## What you are asked to do
Reproduce all of the material below, switching each occurrence of "paved stone tile" to "stone paving slab" and leaving everything else unchanged. Omit the pictures from your reproduction.

+---+

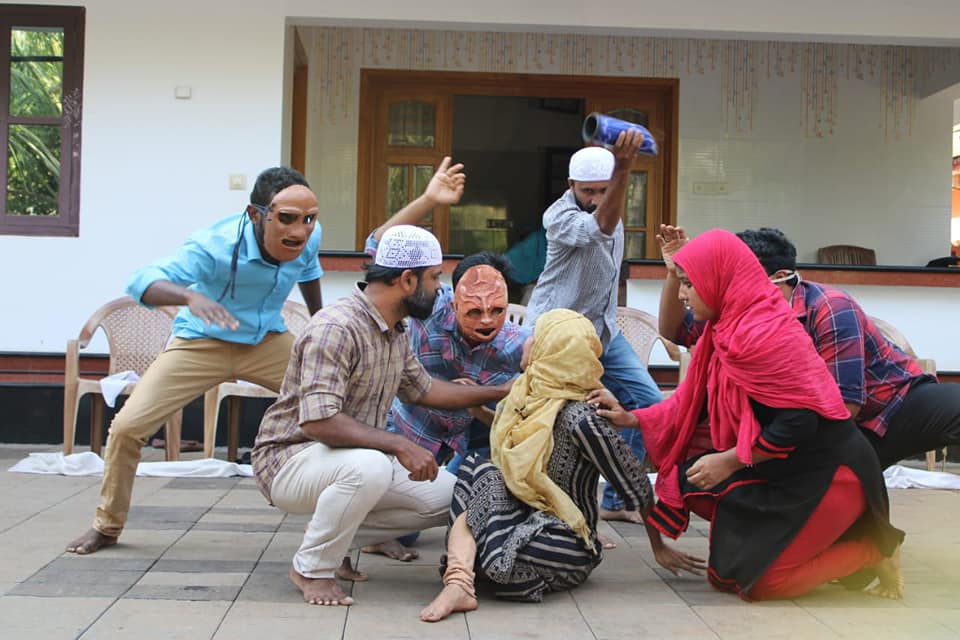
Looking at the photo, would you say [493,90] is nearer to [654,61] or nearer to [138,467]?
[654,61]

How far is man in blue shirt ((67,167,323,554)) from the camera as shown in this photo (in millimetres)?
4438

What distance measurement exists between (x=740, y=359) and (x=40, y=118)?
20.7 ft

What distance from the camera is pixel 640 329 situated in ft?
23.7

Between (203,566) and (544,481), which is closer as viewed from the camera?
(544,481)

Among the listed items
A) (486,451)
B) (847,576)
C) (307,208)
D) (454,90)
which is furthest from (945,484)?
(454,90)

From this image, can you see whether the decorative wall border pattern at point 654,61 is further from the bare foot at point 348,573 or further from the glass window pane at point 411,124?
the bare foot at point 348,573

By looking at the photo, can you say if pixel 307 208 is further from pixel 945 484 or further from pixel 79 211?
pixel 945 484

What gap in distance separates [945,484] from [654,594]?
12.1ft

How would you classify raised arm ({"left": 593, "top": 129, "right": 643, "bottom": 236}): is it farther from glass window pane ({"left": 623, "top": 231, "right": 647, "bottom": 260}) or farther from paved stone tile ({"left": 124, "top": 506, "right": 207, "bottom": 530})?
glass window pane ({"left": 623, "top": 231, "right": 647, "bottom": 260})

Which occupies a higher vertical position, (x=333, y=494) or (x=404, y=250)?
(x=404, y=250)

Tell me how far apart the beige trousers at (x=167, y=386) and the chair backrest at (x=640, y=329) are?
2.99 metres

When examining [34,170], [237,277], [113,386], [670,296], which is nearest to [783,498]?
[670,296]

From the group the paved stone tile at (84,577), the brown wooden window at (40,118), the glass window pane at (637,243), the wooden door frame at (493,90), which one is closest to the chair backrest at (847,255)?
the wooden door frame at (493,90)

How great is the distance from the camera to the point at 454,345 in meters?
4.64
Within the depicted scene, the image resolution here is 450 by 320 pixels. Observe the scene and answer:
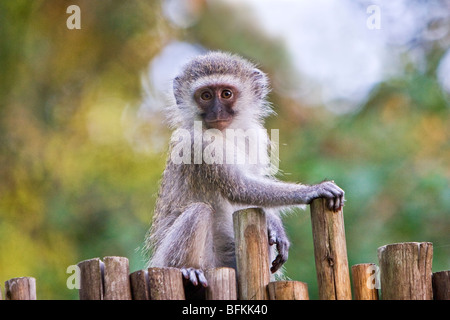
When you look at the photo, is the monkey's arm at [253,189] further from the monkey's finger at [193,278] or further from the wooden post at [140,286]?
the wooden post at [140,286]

+---+

## Response below
Looking at the photo, would you say [493,90] is nearer to [654,61] or nearer to [138,467]?
[654,61]

How far is man in blue shirt ((67,167,323,554)) from the camera as shown in this photo (in millimetres)?
4438

What distance measurement exists between (x=740, y=359) and (x=40, y=118)?
20.7 ft

What distance from the camera is pixel 640 329 situated in ft?
23.7

Between (203,566) and (544,481), which is closer as viewed from the camera?
(544,481)

Among the listed items
A) (486,451)
B) (847,576)
C) (307,208)
D) (454,90)
which is furthest from (945,484)?
(454,90)

From this image, can you see whether the decorative wall border pattern at point 654,61 is further from the bare foot at point 348,573 or further from the glass window pane at point 411,124?
the bare foot at point 348,573

By looking at the photo, can you say if pixel 307 208 is further from pixel 945 484 or further from pixel 79 211?
pixel 945 484

What gap in distance separates [945,484] from [654,594]?
12.1ft

How would you classify raised arm ({"left": 593, "top": 129, "right": 643, "bottom": 236}): is it farther from glass window pane ({"left": 623, "top": 231, "right": 647, "bottom": 260}) or farther from stone paving slab ({"left": 124, "top": 506, "right": 207, "bottom": 530})?
glass window pane ({"left": 623, "top": 231, "right": 647, "bottom": 260})

Which occupies a higher vertical position, (x=333, y=494) or (x=404, y=250)?
(x=404, y=250)

Tell me how far apart the beige trousers at (x=167, y=386) and the chair backrest at (x=640, y=329) are?
2.99 metres

When examining [34,170], [237,277], [113,386], [670,296], which is nearest to [783,498]?
[670,296]

From the group the stone paving slab at (84,577), the brown wooden window at (40,118), the glass window pane at (637,243), the wooden door frame at (493,90), which one is closest to the chair backrest at (847,255)?
the wooden door frame at (493,90)

How great is the distance from the camera to the point at 454,345 in meters?
4.64
Within the depicted scene, the image resolution here is 450 by 320 pixels. Observe the scene and answer:
When you look at the photo, is the monkey's arm at [253,189] further from the monkey's finger at [193,278] or further from the wooden post at [140,286]?
the wooden post at [140,286]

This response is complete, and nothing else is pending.